We are supporting the refugee investment market at a global level, but we also have specific regional focus areas: Jordan, Mexico, and Kenya. We hope to see more deals in those areas. The Mexican government put out a call to action in economic development and investment opportunities for forced migrants and deportees. We think that there are a number of deals that could help with that work. In Kenya we are already seeing social cohesion and relationships improving between the local citizens and refugees through informal commerce. What happens if we can accelerate that by bringing in more capital, technical assistance, and a favorable policy environment? What impact could new partnerships with OPIC or the IFC have?
For those of you who already have investments in emerging markets, think about how you can take your existing equity or debt positions, and use those to incentivize hiring practices for refugees. For asset managers looking to expand their client base, consider that there’s a growing demand for refugee-supporting investments. What products are you offering? For businesses, in search of higher retention rates, hire refugees. This is the beginning of a new market. Let’s grow it together.
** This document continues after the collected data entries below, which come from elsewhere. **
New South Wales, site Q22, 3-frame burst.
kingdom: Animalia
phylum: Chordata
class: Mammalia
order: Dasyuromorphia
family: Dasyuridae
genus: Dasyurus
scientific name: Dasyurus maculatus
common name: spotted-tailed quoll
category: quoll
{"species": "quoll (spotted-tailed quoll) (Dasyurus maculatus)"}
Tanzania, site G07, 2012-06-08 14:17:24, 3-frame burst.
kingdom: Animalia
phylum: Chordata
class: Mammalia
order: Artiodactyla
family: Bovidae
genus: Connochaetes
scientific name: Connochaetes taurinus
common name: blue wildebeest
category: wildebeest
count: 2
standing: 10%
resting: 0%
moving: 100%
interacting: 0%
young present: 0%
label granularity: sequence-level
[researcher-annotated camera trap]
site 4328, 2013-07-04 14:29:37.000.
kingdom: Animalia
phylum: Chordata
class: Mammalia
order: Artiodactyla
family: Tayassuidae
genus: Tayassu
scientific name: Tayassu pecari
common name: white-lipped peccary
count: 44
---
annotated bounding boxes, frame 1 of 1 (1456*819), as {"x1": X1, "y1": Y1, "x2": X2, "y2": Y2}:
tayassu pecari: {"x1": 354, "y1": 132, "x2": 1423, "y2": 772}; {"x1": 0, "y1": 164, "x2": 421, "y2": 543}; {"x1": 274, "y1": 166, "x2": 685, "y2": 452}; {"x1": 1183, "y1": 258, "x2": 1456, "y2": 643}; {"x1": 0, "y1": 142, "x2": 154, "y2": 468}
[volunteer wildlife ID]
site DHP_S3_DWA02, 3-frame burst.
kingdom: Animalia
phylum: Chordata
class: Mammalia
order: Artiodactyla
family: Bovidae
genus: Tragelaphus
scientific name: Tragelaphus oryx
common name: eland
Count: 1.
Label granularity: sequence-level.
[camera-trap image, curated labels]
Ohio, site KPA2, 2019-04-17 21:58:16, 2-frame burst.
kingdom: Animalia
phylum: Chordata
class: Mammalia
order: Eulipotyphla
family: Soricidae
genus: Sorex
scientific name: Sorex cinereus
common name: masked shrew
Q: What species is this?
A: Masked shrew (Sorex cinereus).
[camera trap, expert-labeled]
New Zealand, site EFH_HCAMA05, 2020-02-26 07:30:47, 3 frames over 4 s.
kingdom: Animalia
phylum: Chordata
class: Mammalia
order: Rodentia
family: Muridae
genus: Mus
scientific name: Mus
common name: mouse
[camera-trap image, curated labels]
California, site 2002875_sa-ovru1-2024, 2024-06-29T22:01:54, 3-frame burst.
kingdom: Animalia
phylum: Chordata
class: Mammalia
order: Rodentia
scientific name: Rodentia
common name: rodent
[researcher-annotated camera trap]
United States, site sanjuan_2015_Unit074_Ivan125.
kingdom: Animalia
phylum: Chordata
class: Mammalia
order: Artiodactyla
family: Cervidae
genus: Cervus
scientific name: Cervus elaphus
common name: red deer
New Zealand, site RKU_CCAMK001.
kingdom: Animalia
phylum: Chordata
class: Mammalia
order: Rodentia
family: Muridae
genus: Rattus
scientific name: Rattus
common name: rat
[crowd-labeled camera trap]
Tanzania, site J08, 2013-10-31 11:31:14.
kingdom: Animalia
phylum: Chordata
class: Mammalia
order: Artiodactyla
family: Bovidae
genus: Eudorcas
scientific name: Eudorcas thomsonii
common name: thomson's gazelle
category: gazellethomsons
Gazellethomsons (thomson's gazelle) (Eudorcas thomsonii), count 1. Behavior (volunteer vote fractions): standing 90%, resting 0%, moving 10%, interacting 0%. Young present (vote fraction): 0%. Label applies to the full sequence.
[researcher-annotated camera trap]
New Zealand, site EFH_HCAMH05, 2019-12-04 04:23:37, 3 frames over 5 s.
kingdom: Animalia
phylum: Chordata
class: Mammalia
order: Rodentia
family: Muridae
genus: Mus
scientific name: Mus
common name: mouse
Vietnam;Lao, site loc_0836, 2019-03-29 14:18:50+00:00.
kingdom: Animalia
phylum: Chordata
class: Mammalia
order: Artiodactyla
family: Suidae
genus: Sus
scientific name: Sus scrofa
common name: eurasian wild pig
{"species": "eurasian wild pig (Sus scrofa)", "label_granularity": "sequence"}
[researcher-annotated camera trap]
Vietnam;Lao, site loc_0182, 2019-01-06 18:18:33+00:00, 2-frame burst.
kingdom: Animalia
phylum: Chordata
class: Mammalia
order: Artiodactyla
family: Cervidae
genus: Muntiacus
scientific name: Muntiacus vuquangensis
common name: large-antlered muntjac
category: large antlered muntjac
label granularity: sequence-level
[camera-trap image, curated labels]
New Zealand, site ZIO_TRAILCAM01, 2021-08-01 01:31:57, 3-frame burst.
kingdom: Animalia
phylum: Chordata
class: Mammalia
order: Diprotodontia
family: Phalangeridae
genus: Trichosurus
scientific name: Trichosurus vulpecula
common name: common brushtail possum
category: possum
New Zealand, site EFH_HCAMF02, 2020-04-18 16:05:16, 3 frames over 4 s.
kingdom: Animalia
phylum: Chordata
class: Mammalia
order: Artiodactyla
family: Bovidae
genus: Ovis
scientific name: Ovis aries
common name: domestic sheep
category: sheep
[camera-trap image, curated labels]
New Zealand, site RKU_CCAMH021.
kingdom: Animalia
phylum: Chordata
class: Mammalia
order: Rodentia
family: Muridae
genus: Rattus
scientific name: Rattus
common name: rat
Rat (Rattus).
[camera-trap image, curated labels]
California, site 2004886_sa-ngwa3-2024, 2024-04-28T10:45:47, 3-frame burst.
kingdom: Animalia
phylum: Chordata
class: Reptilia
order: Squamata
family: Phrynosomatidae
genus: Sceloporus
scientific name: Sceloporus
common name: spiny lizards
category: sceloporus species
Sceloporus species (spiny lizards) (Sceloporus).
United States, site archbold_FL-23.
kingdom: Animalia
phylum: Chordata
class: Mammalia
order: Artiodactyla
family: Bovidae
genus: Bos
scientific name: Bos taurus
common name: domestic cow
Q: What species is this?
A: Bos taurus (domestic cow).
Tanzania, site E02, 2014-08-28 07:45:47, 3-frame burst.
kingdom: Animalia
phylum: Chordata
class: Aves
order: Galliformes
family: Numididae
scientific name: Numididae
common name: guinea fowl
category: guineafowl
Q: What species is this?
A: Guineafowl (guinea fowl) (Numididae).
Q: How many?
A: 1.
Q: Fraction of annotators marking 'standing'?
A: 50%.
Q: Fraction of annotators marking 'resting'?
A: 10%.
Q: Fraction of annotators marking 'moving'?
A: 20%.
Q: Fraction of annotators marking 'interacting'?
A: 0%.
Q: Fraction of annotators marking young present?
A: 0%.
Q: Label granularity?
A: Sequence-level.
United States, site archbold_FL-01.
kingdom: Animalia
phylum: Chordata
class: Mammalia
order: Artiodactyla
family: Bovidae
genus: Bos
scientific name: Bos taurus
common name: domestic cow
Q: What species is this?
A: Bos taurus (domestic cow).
Tim Docking: I think our work on refugees is just one manifestation of what we hope will become a trend. That trend is bringing the private sector’s knowledge, innovation, resources (both financial and human), to bear on these incredible global issues, which are too big for any one entity, from the humanitarian community, the public sector, or the development community to deal with alone. We need to come together in new and thoughtful ways to tackle challenges like the global refugee crisis.
I believe that the private sector has been the missing link in solving many of these problems in the past. And while it wasn’t always entirely welcome at the table in the past, it is today. Look at the UN’s Sustainable Development Goals (SDGs). Every one of those goals is predicated on the participation and engagement of the private sector.
The development and humanitarian communities have turned a corner, I believe, in their openness and interest to work with the private sector. The private sector needs to respond. I’m not talking about writing checks, but rather taking a proactive, leadership role in the conversation. Actively innovating, engaging, investing, and advancing the cause of sustainable social and economic development.